2014-07-16_nonlinear_mirror_Erik
Erik E. Zumalt

Cockrell School of Engineering researchers have designed and built a "nonlinear mirror" that could improve laser technology in fields such as chemical detection and biomedical research.

“The significance of the work is that it will, in the long term, make it possible to build very small optical devices, including laser sources,” said Ahmed Tewfik, electrical and computer engineering department chair. “This, in turn, will enable the deployment of well-understood and useful optical innovations into a host of new application areas, including medical applications, scientific instruments and defense.”

The nearly yearlong research study was led by engineering professors Andrea Alu and Mikhail Belkin along with engineering graduate students. The Technical University of Munich also worked on the study with the UT researchers.


Unlike traditional nonlinear crystals, the nonlinear mirror is made up of materials that are not found in nature, called metamaterials, and can be specifically designed to have uncommon optical properties, according to Belkin. 

The research team built a 400-nanometer thick mirror that doubles the frequency of the light that is shone at it by using light input intensity as small as that of a laser pointer. The nonlinear materials produce light intensities that are 1 million times more intense than those of natural materials, which helps researchers sense chemicals that they were not able to before.

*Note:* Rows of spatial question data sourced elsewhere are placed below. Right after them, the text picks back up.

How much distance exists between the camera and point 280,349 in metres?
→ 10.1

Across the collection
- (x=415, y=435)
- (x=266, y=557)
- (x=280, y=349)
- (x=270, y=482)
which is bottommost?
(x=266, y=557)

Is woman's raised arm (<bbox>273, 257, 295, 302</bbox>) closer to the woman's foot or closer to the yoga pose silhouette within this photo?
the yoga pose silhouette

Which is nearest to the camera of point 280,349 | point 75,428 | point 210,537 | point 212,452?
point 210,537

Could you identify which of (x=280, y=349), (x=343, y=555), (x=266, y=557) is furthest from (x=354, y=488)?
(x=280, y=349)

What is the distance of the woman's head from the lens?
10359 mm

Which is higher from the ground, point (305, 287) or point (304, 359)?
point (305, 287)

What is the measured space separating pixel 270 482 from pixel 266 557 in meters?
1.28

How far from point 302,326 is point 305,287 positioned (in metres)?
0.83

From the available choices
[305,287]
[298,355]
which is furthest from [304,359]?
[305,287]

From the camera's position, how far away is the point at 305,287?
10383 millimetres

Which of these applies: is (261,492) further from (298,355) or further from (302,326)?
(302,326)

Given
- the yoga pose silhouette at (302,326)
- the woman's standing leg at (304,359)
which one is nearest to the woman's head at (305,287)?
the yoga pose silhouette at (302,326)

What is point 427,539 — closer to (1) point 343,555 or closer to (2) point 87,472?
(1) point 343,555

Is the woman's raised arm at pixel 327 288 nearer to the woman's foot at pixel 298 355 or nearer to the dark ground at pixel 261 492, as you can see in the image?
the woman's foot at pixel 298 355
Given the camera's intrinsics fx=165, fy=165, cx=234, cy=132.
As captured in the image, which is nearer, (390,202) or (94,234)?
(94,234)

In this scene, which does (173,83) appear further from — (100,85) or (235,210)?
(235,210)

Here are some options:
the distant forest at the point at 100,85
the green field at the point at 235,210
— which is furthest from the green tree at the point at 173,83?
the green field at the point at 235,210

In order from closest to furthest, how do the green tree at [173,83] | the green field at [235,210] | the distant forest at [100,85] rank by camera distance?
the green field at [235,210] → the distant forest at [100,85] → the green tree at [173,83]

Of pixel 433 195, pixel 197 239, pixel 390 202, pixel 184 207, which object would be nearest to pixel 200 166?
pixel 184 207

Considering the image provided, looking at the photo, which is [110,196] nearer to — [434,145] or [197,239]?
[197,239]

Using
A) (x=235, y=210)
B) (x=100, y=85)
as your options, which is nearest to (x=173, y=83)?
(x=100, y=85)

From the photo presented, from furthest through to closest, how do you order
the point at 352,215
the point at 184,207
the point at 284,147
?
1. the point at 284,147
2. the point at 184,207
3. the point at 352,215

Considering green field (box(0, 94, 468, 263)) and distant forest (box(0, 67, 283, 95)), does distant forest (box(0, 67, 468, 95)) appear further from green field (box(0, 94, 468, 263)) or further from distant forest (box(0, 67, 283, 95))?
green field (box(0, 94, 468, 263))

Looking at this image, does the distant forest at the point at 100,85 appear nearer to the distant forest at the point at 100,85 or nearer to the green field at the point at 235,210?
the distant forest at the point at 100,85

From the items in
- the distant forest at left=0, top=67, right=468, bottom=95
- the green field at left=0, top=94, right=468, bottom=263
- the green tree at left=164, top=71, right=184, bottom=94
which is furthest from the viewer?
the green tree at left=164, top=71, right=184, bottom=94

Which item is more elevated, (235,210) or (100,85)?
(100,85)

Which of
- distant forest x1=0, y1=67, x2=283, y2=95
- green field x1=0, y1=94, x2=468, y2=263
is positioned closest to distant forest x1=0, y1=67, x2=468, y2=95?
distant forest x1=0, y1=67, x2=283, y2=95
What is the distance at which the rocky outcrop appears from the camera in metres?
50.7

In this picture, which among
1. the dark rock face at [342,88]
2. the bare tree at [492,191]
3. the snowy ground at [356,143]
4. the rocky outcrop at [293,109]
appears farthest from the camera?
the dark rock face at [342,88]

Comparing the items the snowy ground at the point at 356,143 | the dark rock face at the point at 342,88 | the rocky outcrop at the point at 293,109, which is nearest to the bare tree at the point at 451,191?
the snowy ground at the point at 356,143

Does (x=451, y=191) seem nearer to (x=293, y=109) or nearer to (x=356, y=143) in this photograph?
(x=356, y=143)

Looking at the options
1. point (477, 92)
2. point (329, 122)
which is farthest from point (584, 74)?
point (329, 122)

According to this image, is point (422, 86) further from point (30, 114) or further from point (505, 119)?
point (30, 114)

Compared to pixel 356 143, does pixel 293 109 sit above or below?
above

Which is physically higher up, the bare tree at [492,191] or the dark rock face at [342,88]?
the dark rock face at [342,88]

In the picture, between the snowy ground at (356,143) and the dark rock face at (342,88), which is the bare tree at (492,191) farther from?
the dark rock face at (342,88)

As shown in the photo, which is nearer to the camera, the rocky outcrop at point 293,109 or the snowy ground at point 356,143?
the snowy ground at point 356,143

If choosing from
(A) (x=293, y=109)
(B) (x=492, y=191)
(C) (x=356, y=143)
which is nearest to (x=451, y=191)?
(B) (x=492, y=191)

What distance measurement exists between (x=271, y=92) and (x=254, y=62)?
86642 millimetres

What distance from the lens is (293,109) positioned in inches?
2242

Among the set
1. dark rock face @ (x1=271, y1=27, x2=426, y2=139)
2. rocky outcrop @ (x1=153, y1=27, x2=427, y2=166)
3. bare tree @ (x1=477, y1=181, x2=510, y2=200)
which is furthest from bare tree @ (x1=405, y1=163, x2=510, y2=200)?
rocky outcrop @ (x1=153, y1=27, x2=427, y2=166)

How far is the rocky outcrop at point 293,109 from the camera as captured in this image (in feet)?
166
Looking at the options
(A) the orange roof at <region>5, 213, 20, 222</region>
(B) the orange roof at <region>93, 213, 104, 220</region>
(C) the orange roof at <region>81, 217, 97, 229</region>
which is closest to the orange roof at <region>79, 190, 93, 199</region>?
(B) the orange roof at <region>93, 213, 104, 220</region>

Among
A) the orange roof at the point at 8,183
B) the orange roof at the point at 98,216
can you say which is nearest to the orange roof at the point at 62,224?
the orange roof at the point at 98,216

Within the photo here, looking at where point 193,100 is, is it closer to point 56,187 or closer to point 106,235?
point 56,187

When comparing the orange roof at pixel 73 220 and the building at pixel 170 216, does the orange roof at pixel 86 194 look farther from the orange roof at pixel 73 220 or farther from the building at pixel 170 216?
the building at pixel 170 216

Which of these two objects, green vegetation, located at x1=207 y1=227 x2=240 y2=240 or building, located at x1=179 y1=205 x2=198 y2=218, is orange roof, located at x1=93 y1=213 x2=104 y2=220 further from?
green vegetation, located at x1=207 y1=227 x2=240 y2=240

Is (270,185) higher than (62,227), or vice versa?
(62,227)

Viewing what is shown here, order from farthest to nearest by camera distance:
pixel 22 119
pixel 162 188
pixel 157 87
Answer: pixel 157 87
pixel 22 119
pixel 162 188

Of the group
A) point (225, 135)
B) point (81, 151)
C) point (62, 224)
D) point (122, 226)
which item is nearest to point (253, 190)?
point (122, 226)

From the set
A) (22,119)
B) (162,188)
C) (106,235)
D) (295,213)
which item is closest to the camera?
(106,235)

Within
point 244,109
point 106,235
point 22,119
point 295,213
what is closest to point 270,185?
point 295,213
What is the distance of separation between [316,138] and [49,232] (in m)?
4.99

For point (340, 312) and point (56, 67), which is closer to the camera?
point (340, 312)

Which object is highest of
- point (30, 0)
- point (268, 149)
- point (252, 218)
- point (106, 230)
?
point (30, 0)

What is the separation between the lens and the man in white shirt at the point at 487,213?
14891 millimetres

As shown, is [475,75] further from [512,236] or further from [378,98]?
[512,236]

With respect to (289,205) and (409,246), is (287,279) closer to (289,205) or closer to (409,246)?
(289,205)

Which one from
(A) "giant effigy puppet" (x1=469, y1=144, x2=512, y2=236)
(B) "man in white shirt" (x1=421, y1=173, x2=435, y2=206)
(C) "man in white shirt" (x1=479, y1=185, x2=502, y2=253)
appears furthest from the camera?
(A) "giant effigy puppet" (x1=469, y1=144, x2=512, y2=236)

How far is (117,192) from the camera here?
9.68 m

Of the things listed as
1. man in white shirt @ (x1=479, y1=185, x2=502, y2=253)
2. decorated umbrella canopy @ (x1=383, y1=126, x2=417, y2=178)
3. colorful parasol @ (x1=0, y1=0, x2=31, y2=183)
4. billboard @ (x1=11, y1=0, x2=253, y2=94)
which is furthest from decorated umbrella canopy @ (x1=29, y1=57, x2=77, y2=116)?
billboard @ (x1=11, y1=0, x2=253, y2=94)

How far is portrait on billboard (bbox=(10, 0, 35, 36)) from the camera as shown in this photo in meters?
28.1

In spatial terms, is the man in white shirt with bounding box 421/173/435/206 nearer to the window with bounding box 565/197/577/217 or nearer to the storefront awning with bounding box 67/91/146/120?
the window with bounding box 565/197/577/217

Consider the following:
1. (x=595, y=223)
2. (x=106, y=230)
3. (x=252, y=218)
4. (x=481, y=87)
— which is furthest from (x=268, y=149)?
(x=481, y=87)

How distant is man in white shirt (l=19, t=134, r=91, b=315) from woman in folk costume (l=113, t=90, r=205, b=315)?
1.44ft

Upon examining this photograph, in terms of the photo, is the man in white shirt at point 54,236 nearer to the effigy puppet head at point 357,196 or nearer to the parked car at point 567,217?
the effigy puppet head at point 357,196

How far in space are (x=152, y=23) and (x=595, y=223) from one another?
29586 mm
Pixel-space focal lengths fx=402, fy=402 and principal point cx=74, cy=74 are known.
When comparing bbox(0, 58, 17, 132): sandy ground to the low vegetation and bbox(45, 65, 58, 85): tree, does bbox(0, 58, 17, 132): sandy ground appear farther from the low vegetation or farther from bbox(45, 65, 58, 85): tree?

“The beauty of our design is that unlike traditional nonlinear optical crystals which are limited by what nature gives you, we can play with the thickness and engineer this material to produce extremely large nonlinear optical response and to work at various wavelengths,” Belkin said.

Their research is groundbreaking in what it has shown about the use of engineered materials in extremely small laser designs, Alu said.

“This work opens a new paradigm in nonlinear optics by exploiting the unique combination of exotic wave interaction in metamaterials and of quantum engineering in semiconductors,” Alu said.

Along with possible biomedical applications, the mirror helps sense dangerous chemicals and gases that are not visible to the naked eye. This sensing is done in the mid-infrared spectral range, according to Belkin.

“If you are able to see in the mid-infrared range, then all the dangerous gases will have very specific colors, and so if you have a laser source with very specific wavelengths, you can use it to detect the presence of gas in the air,” Belkin said. “The nonlinear mirror can help us to generate these specific wavelengths.”

The metamaterials were grown with the help of collaborators at the Walter Schottky Institute of the Technical University of Munich, but much of the research and work that went into designing, building and testing the nonlinear mirror took place at the electrical and computer engineering department at UT as well as the Pickle Research Center, according to Tewfik.

According to Belkin, though this invention is a big step forward for nonlinear technology, there is still a lot of work to be done and many improvements still to be made.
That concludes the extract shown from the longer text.